> **Text**
>>>

In this role, Ikram Al-Yacoub will be instrumental in driving Instinctif’s growth initiatives, creating value through sound and experienced client advice while further deepening key stakeholder engagement and fostering strategic partnerships. Al-Yacoub brings a wealth of knowledge and expertise that will be pivotal as Instinctif continues building and enhancing its operations across the Kingdom in industries undergoing significant growth and transformation. Instinctif prides itself on helping its clients navigate critical global issues while ensuring local relevance.
Samantha Bartel, CEO MENA, Instinctif Partners said:
“We are delighted to have Ikram join our successful and growing team. We are proud to have been advising clients in Saudi Arabia for over a decade and are excited to build on our successful momentum with the appointment of Ikram. With Al-Yacoub’s stewardship and her strong relationships in the Kingdom we will continue to deliver best in class reputation management through investor relations, corporate reporting, ESG, public policy, and crisis communications, in Saudi Arabia.”
Ikram will work closely with the EMEA teams to identify opportunities, optimize Instinctif’s approach, and ensure that client and partner needs in Saudi Arabia are effectively met.

<<<

> **Source data**
>>>

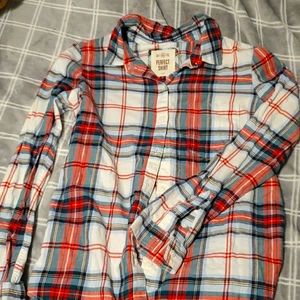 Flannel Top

<<<
>>>

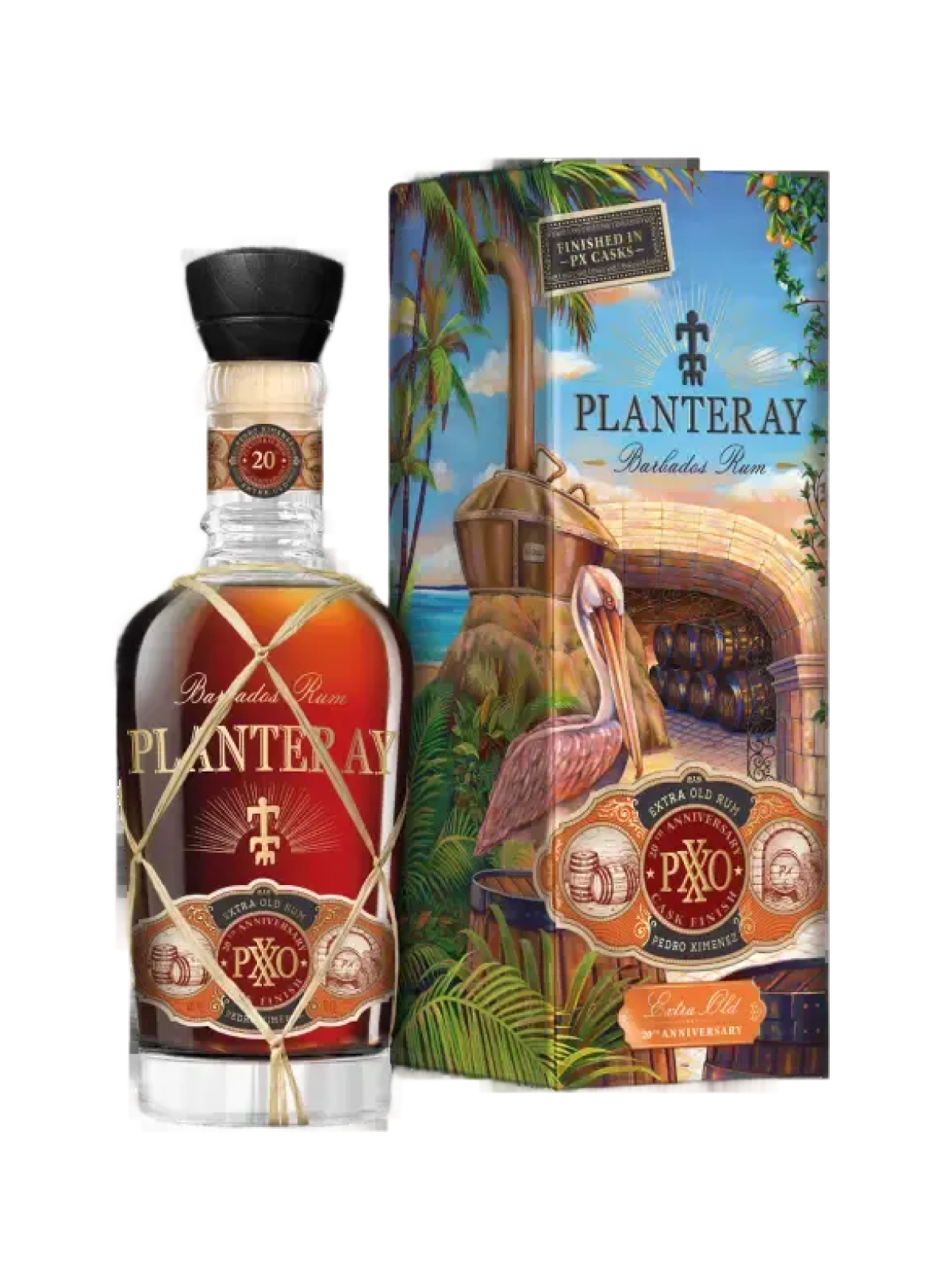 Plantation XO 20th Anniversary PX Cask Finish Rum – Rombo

<<<

> **What you should do**
Reproduce word for word the passage of the appointment announcement from "Ikram will work" to "are effectively met.".

> **Your response**
Ikram will work closely with the EMEA teams to identify opportunities, optimize Instinctif’s approach, and ensure that client and partner needs in Saudi Arabia are effectively met.